ARTICLE:
By Neal Lemery, 4/21/2018
From Neal Lemery’s blog – neallemery.com; he is the author of several books:
Finding My Muse on Main Street, Homegrown Tomatoes, and Mentoring Boys to Men
I was making the rounds on a quiet Sunday morning. A heavy mist was falling, almost floating down. A Scotsman would call it a smirr, heavier than a fret. My raincoat soon failed at its task and my shirt turned as cold and clammy as the grass I was stepping through.
A cold front was moving in from Alaska, promising to bring snow to the hills tonight, and yesterday’s warm, still day with filtered sunshine was just a memory. The calendar says that it is spring, yet, the mornings come with either bits of hail on the sidewalk, or frost on the lawn. The daffodils, brave as they were, are fading away in this cold weather. Every other spring flower is still hunkered down in the ground, waiting.

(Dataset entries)
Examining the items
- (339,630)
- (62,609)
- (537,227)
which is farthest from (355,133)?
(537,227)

* * *

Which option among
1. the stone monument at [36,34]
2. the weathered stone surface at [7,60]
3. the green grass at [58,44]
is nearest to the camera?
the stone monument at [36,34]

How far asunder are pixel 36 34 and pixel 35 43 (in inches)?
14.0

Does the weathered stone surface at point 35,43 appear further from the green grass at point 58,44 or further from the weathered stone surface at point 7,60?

GIVEN INSTRUCTION: Copy the passage from the blog post that begins at the words containing "By Neal Lemery, 4/21/2018" and stops after "was stepping through.". These rows have no connection to the blog post.

EXERCISE SOLUTION:
By Neal Lemery, 4/21/2018
From Neal Lemery’s blog – neallemery.com; he is the author of several books:
Finding My Muse on Main Street, Homegrown Tomatoes, and Mentoring Boys to Men
I was making the rounds on a quiet Sunday morning. A heavy mist was falling, almost floating down. A Scotsman would call it a smirr, heavier than a fret. My raincoat soon failed at its task and my shirt turned as cold and clammy as the grass I was stepping through.